592
Nepal decides to ban TikTok
(kathmandupost.com)
This is a most excellent place for technology news and articles.
in nepal posting in "vulgar" language is also forbidden by law, as is stuff like stating that you are poly on social media, so them passing another overreaching censorship law is no surprise.
Source?
Found it linked in an article within the article here toward the bottom.
um… where did you get that information?
How about you read the one link you are commenting on before asking for another? It is in the article.
I got my information from the article about the new social media rules within that article here:
https://kathmandupost.com/national/2023/11/10/cabinet-passes-rules-to-regulate-social-media
the relevant passage:
so for nepal human trafficking and polygamy is in the same category of "wrong activities".
What do you mean its not the point? its literally a crime to post "vulgar" language, like you said a catch all term that they can use to censor anything they deem "vulgar". How is this not a law designed to censor?
For clarity, I am not the person you replied to, I wrote the comment above. Imo Usernames are a bit hard to see on some frontends!
There's a substantive degree of overlap, particularly in parts of the world where young women are sold by desperate parents and criminal cartels for the pleasure of old perverts. This isn't Sam Bankman Fried and three if his closest money launderers in a sex pile. This is cloaking sex trafficking under the cover of marriage.

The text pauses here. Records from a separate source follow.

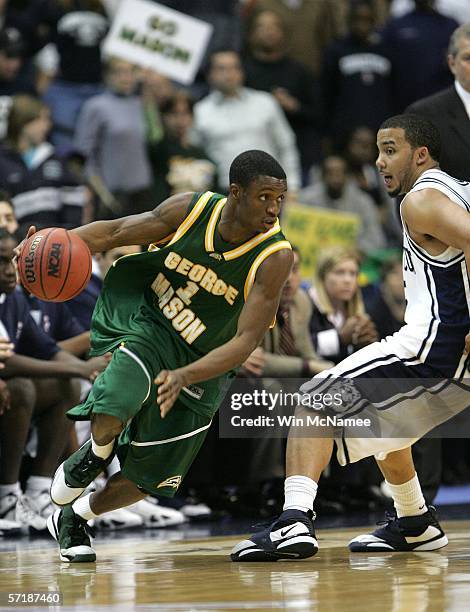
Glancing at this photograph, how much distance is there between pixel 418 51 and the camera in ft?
45.8

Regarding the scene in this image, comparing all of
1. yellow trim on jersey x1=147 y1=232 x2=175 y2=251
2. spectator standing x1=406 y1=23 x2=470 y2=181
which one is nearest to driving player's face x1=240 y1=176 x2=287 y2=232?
yellow trim on jersey x1=147 y1=232 x2=175 y2=251

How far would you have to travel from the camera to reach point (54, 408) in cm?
841

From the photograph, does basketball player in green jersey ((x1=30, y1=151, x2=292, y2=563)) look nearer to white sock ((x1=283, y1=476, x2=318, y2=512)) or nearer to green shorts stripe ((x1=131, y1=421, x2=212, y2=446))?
green shorts stripe ((x1=131, y1=421, x2=212, y2=446))

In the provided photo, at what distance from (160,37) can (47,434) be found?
5.47 m

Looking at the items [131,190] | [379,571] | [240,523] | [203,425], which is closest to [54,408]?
[240,523]

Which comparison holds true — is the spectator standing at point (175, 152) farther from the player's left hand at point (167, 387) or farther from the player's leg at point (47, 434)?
the player's left hand at point (167, 387)

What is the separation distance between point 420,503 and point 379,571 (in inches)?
42.6

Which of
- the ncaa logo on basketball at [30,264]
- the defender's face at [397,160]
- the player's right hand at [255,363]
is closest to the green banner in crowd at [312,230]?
the player's right hand at [255,363]

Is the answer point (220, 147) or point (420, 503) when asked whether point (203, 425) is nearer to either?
point (420, 503)

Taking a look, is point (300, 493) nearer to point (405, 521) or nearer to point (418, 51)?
point (405, 521)

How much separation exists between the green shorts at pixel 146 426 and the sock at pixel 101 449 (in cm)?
13

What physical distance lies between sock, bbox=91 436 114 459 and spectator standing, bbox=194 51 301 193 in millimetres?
6846

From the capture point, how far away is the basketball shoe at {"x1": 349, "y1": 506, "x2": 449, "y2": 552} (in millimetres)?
6652

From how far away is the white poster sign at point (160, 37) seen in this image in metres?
12.4
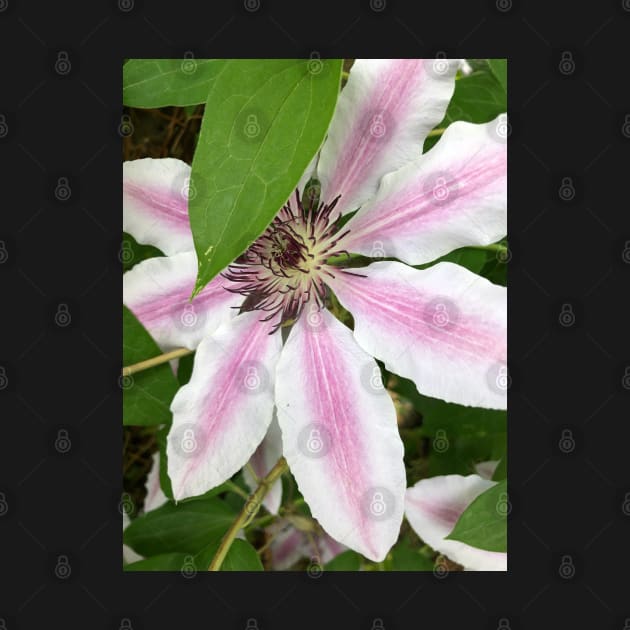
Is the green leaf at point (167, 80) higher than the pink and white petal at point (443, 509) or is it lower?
higher

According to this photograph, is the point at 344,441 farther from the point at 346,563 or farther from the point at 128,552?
the point at 128,552

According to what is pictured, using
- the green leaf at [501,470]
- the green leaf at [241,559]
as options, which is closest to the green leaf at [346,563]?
the green leaf at [241,559]

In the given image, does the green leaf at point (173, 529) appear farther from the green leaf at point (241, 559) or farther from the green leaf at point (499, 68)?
→ the green leaf at point (499, 68)

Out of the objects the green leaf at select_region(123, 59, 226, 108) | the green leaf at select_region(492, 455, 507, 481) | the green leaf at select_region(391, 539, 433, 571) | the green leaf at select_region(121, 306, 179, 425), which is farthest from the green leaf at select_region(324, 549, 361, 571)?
Answer: the green leaf at select_region(123, 59, 226, 108)

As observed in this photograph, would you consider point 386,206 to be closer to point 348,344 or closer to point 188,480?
point 348,344

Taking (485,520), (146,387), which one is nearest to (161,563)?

The law did not ban polyamory, it is already illegal in nepal, so there is no "cover of marriage" there. It banned posting pro poly posts online. That is pretty harsh. Just because criminals use it does not mean stating your opinion had to be banned!
The only explanation I can come up with is that they just banned a bunch of stuff the legislators deemed immoral. I dont know enough about nepal to say that with any certainty, but my hunch is that pro-poly messaging may have been banned because of the muslim minority.
https://www.girlsnotbrides.org/learning-resources/child-marriage-atlas/atlas/nepal/
:-/
Damn thats pretty dire. Apperently the nepali government is doing something about it, so good luck to them!
Anyway, this isnt relevant to the "cover of marriage" claim. That statistic is about marriage under 18, not polygamic marriage.
I read the article. The article doesn't mention "vulgar language being illegal". I'm from Nepal and I'm going to ask where people come up with made up scenarios.